My friends and family are naturally concerned for me. They don’t want me to look at the awareness and advocacy side of things to the detriment of my health, or other aspects of my life. It’s a legitimate concern. I have seen people with chronic illnesses have a hard time improving, because their entire life revolves around them being sick. I wanted to make sure that I wasn’t creating that trap for myself, so I actually chatted with my counsellor about it. Her take was to look at my core values. If doing this awareness stuff works alongside my other core values, and doesn’t ignore one value at the expense of the other, it can be a very good thing. I cannot see myself ever returning to ‘work’. I have one or two functional hours a day. I cannot even manage all aspects of daily living independently, let alone meeting the expectations of paid work. Having something that has meaning for my mind to chew on while my body has shut down is so important. It’s absolutely imperative that that thing is positive. Chewing on negative things…it’s a poor plan. We also spoke about setting things up so that if I got better, or worse, the work would still “fit”. I’m hoping like hell that I have people reading mywebsite because of how much better I am by doing x,y,z, and trying to emulate it. If I get sicker, and all provide is a shared story, then that is enough. 

In addition to the utter level of insanity that my body is dealing with, I have an enourmous number of gifts to balance it out. I am confident; I grew up in a stable home, with no abuse, with parents who understood that ‘parent’ was a verb, long before most people even thought of that. My mother always believed me, and in me. I’m well educated, both formally and in life. I’ve travelled. We had several family friends who were powerful, influential people, so I don’t get intimidated. I have an incredible husband, kids, sisters and friends. If they didn’t beleive me, they at least knew not to say so. I speak English, and read and write with ease. I can read and actually understand a medical journal article (okay, I can’t read the genetics stuff- I haven’t a clue!). I live in a wealthy nation, with universal health care (as imperfect as it may be; it’s still better than 99% of humanity). These gifts are huge. I believe that my purpose in life is to help others. It has been a fundamental belief since I was a child asking “Why are we here?”. My doing this is beyond an obligation or a desire. It simply has to be. Balance is essential for me- It’s tough when the size of the gifts are balanced by equally ugly negatives, but somehow, in some way, the negatives and positives will balance. For each of the difficulties with my health, I have relationships and family that are beyond amazing. Some days I would prefer that those extremes weren’t quite SO dramatic… but again, it’s not exactly something I can change. 
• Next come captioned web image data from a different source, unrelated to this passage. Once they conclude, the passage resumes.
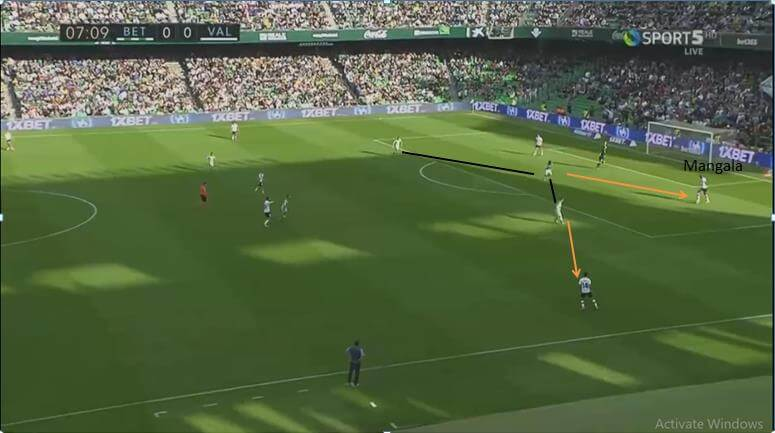 La Liga 2019/20 Real Betis vs Valencia - tactical analysis tactics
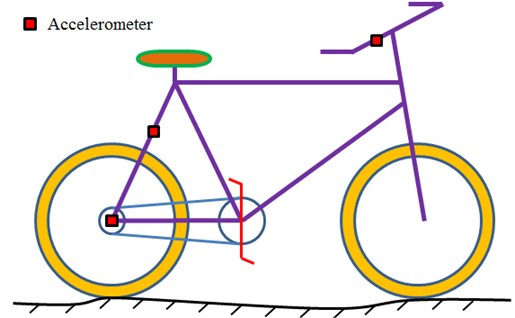 Experimental test of vibration accelerations of bikes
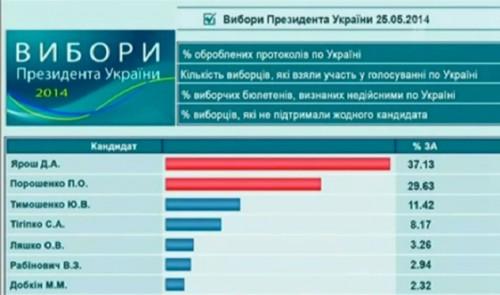 Изображение, продемонстрированное в эфире Первого канала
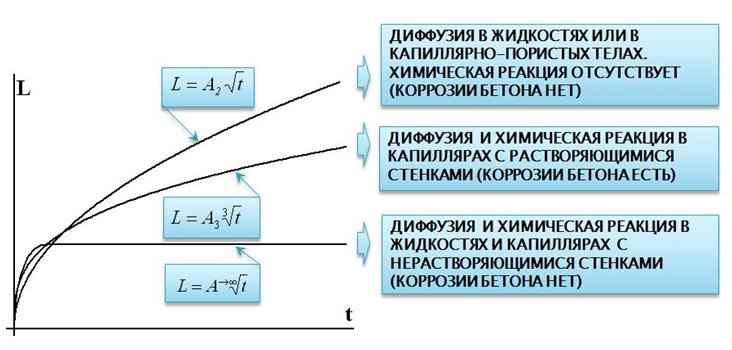 Xarakter_raspredelenij_s_uchyotom_razvitiya_i_utochneniya_matematicheskoj_modeli_processa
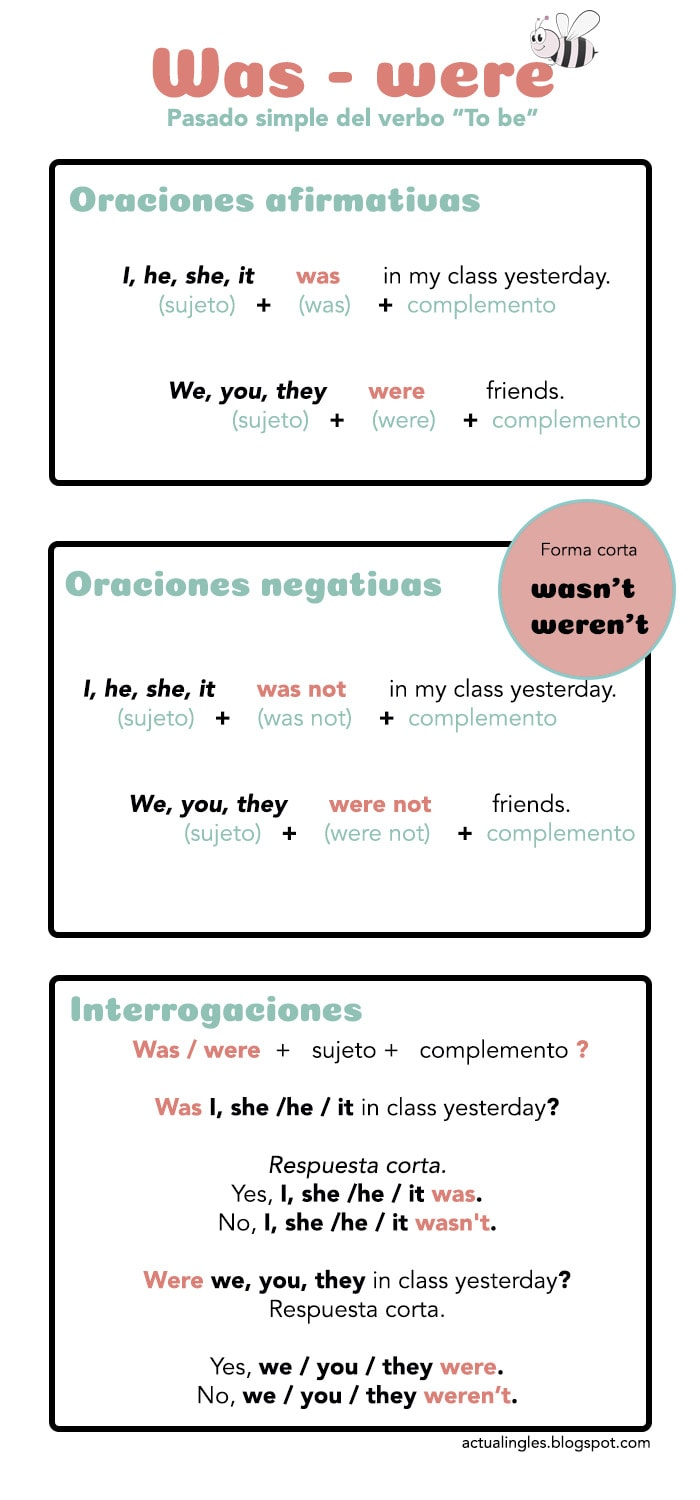 Actual Inglés El Pasado Simple Del Verbo To Be Pdf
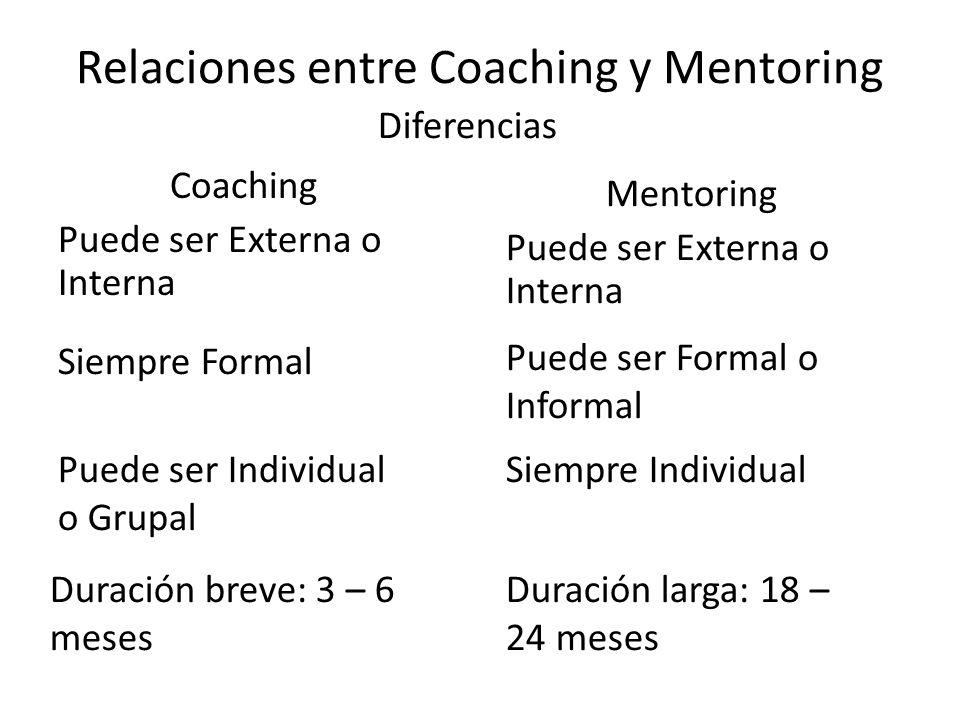Relaciones entre Coaching y Mentoring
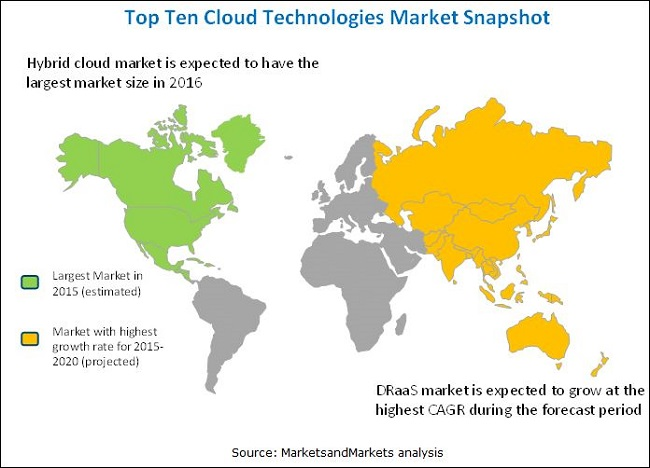 Top 10 Cloud Technologies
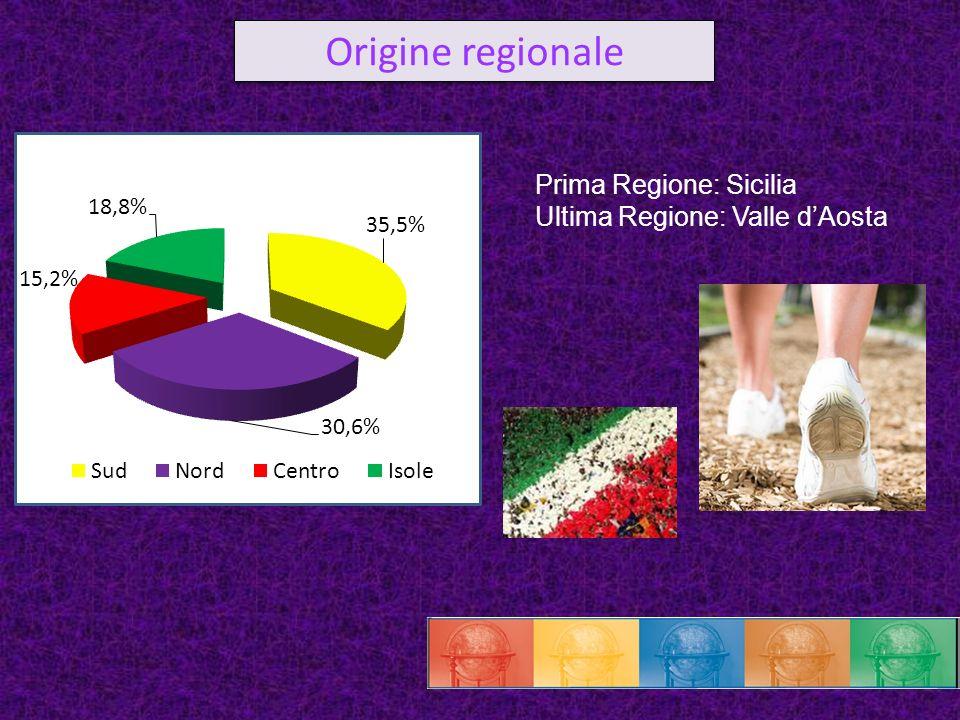 Origine regionale Prima Regione: Sicilia Ultima Regione: Valle d'Aosta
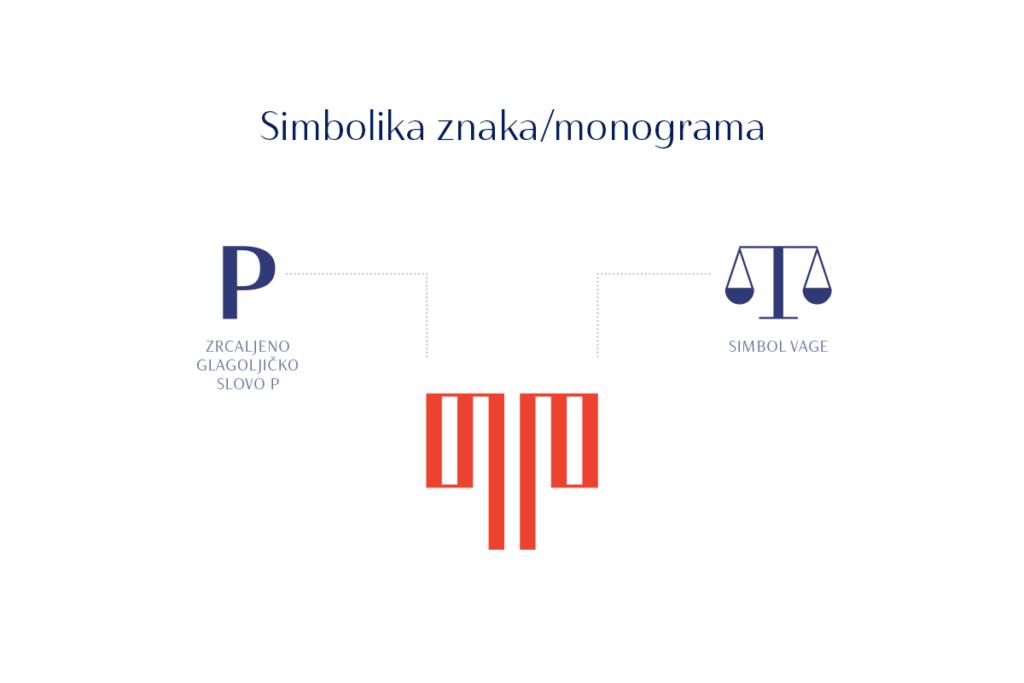 Dizajn logotipa za odvjetnički ured – simboličko značenje monograma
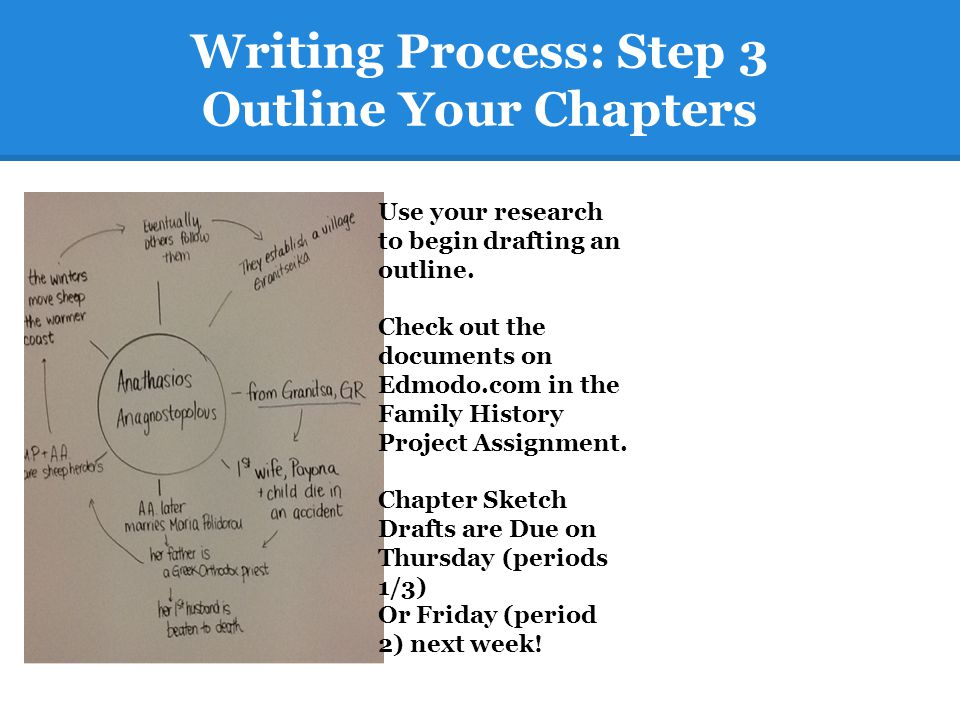 Writing Process: Step 3 Outline Your Chapters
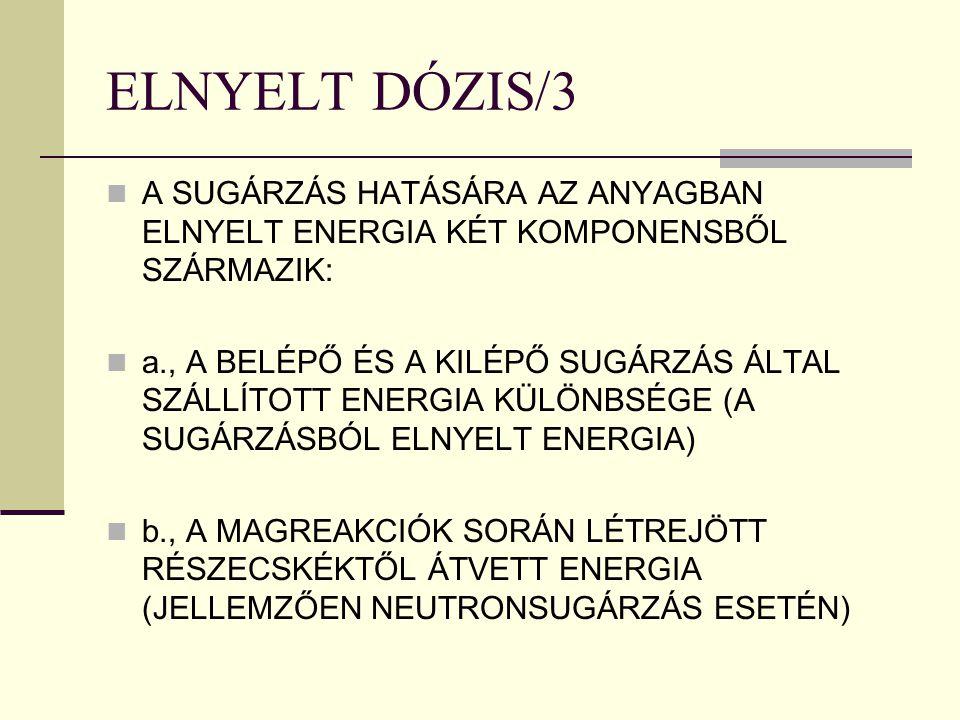 ELNYELT DÓZIS/3 A SUGÁRZÁS HATÁSÁRA AZ ANYAGBAN ELNYELT ENERGIA KÉT KOMPONENSBŐL SZÁRMAZIK: a., A BELÉPŐ ÉS A KILÉPŐ SUGÁRZÁS ÁLTAL SZÁLLÍTOTT ENERGIA KÜLÖNBSÉGE (A SUGÁRZÁSBÓL ELNYELT ENERGIA) b., A MAGREAKCIÓK SORÁN LÉTREJÖTT RÉSZECSKÉKTŐL ÁTVETT ENERGIA (JELLEMZŐEN NEUTRONSUGÁRZÁS ESETÉN)
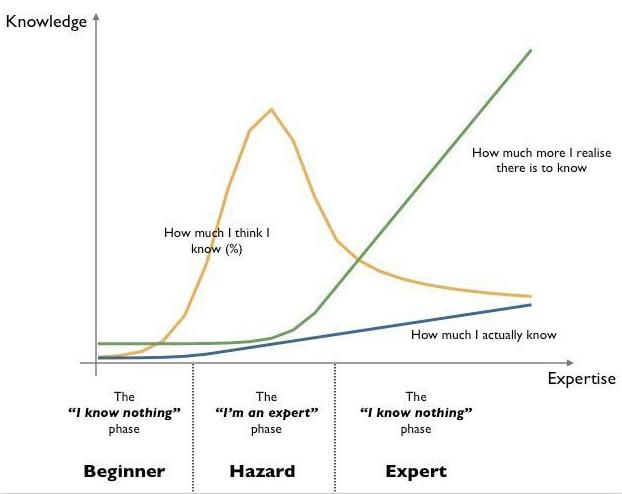 Expert graph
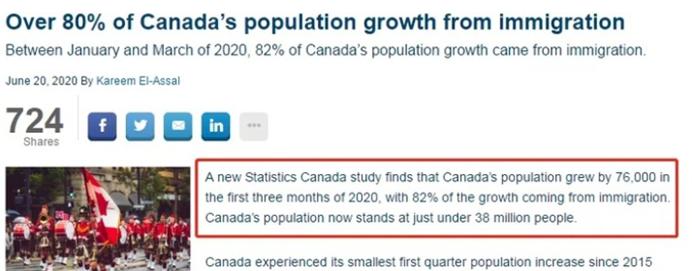 加拿大人口增长中,新移民占比高达80%!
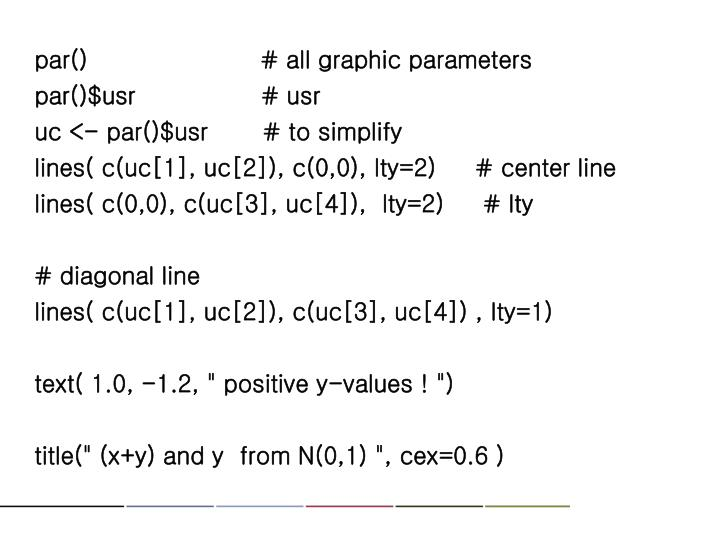 par()                      # all graphic parameters
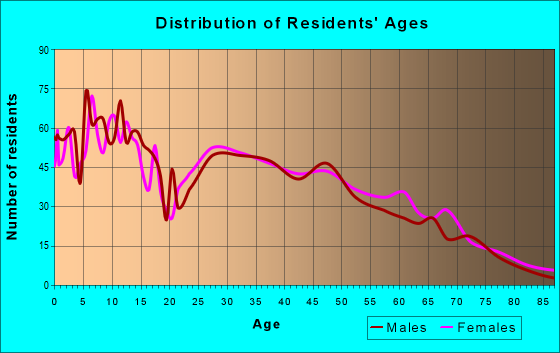 Age and Sex of Residents in zip code 72751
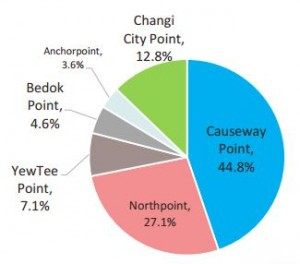 Projected property income contribution for FCT upon acquisition of Changi City Point.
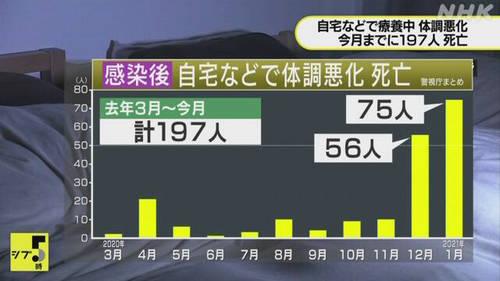 疫情告急、床位紧缺!日本至少有197名新冠病毒感染者 自我隔离期间死亡...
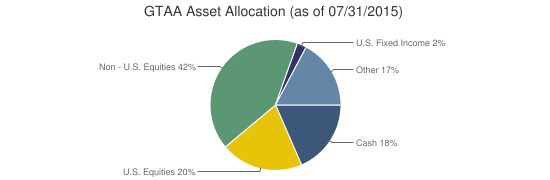 GTAA Asset Allocation (as of 07/31/2015)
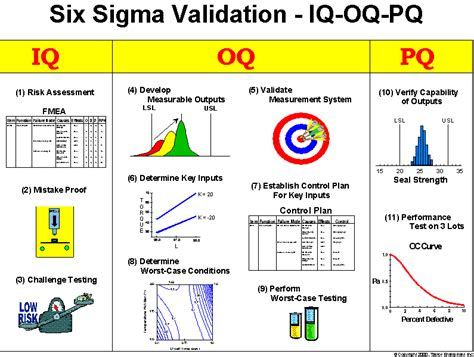 iq oq pq validation templates six sigma validation process
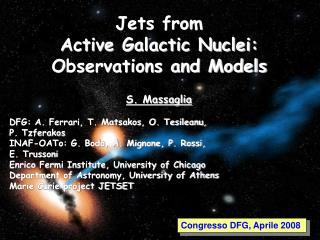 Jets from  Active Galactic Nuclei: Observations and Models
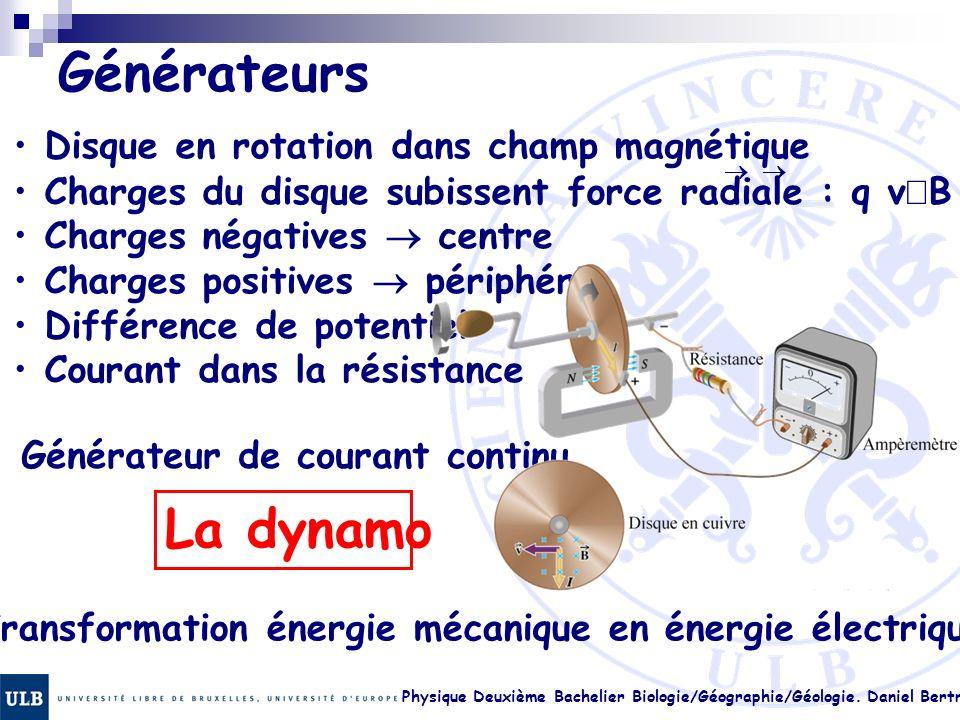 Physique Deuxième Bachelier Biologie/Géographie/Géologie. Daniel Bertrand 22.12 Générateurs Disque en rotation dans champ magnétique Charges du disque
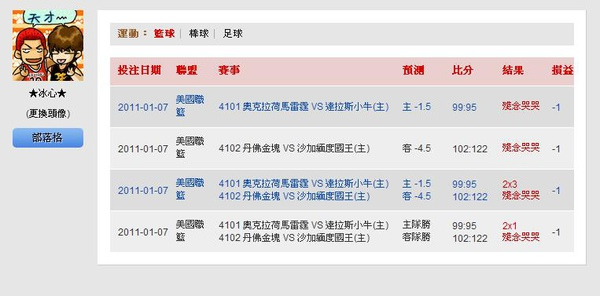 2011.01.06 NBA 讓分盤含獨贏 賽事結果.JPG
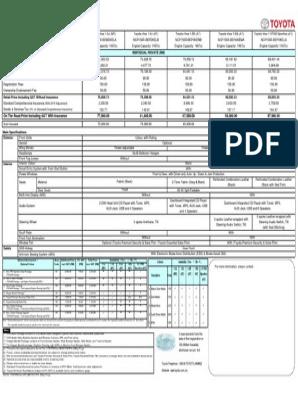 Vios - Pricelist | Car | Automobile Layouts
I do not have control over how many people read this, or if it will change anyone’s behaviour. Many people may drop by and think I am a complete loon. Some may vehemently disagree. I’m sure some bozo will get their knickers in a knot over some of the things I say and lash out with nasty comments, and I’ll get all caught up in it just like everyone else does. But it’s okay. I’m not doing this to be nice, or to be liked. I am doing this for one reason. Me. These ideas run around and around in my head, and I get kindof sick of them, to be honest. Writing them down gets them out of there so that I can chew on something new. If the things I say resonate with others, it will be the icing on the cake.